Bislang eher schwammig in der Pressemitteilung formuliert, ist die folgende Aussage:
Darüber hinaus müssen Verlage künftig auf Links in ihren Apps verzichten (beispielsweise zu einer Webseite), die es Kunden ermöglicht Inhalte oder Abos außerhalb der App zu kaufen.
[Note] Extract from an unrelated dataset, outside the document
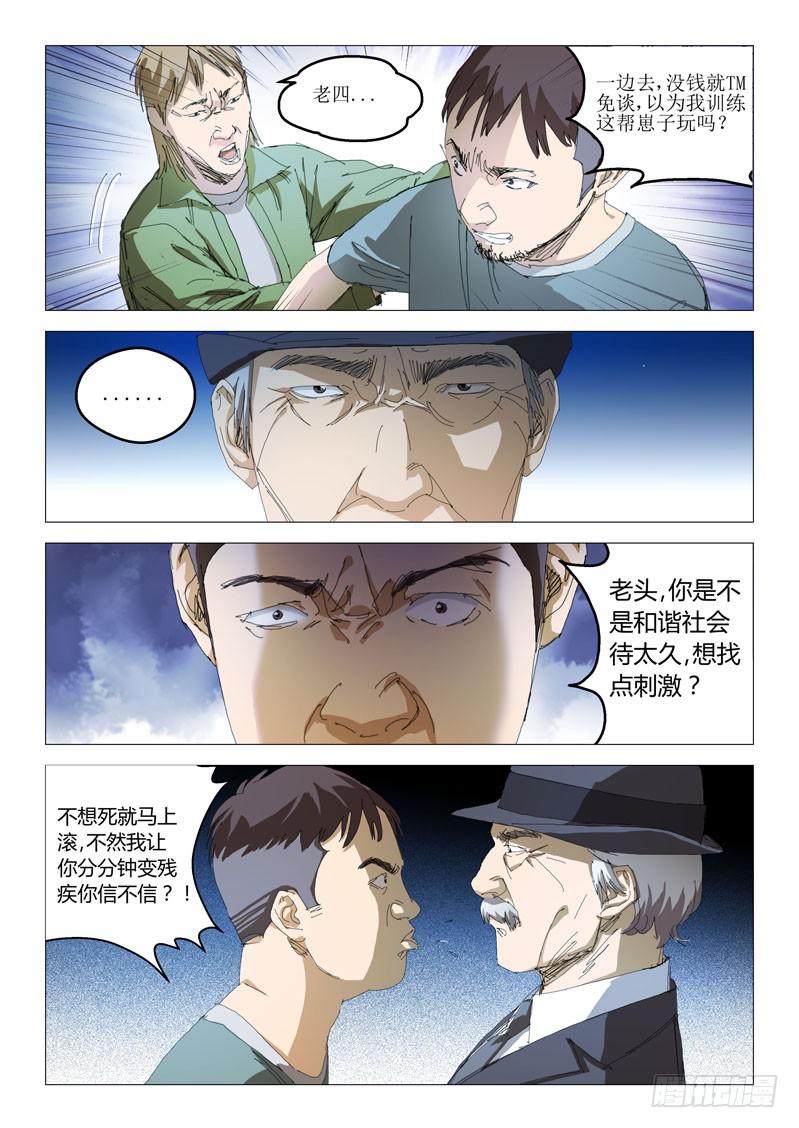 🍔龍裔少年 第七十七话 第8页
Inwieweit Apple dies verfolgt und Apps mit offensichtlichen Link-Platzierung (oder schlimmer noch: ‚Klick-Farmen‘) daraufhin ablehnt, bleibt abzuwarten. Ebenfalls zu gedulden gilt es sich, wie ‚die Verlage von der Möglichkeit Gebrauch machen, zusätzliche Daten der App Store Kunden abzufragen‚. Apple unterstreicht, dass der Umgang mit diesen zusätzlichen Nutzer-Informationen unter ‚die Datenschutzrichtlinien der Verlagshäuser‚ fällt und nicht unter die Apple-Bestimmungen. Voraussetzung soll dafür jedoch sein, dass den Kunden „eine offensichtliche Wahl gelassen wird„. Auch hier wird erst die Praxis zeigen, was von diesem Versprechen übrig bleibt.
Als ‚Deadline‘ für die App-Store-Umarbeitung der Drittanbieter-Programme existiert derzeit übrigens der 30. Juni. Dieser Termin liegt noch zirka vier Monate in der Zukunft. All Things Digital berichtet von einem Memo an Entwickler, das bereits Mitte Januar das Weblog Monday Note zitierte:
For existing apps already in the App Store, we are providing a grace period to bring your app into compliance with this guideline, […] To ensure your app remains on the App Store, please submit an update that uses the In App Purchase API for purchasing content, by June 30, 2011.
(Mir) berichten Entwickler, dass aktuell noch keine Option in iTunes Connect existiert, die das Anlegen der neuen Abos ermöglicht. Inwieweit die finale iOS 4.3-Version dafür von Nöten ist, bleibt abzuwarten. ‚The Daily‚ zeigte bereits vor zwei Wochen, dass ein Abo-Modelle auch unter iOS 4.2.1 eingearbeitet werden kann. Das Murdoch-Fabrikat genießt jedoch eine ganz ‚individuelle‘ Apple-Betreuung, die nicht vergessen werden darf. An Spekulationen über ein Veröffentlichungsdatum von iOS 4.3 beteilige ich mich daher aus dieser Richtung nicht.
Zum jetzigen Zeitpunkt gilt es lediglich festzustellen, dass die Nachrichtenangebote sich erst einmal auf die Lauer legen. ‚The Washington Post‚ (kostenlos; App Store-Link) verlängert in einem gerade veröffentlichten Update die „full-access subscription“ für eine begrenzte Zeit. Inwieweit andere Anbieter ihre Dienstleistungen ausbauen oder vorerst eventuell alles beim Alten belassen, wird sich zeigen. Das man für diese Entscheidung auf die Mitbewerber schielt, ist nur allzu verständlich.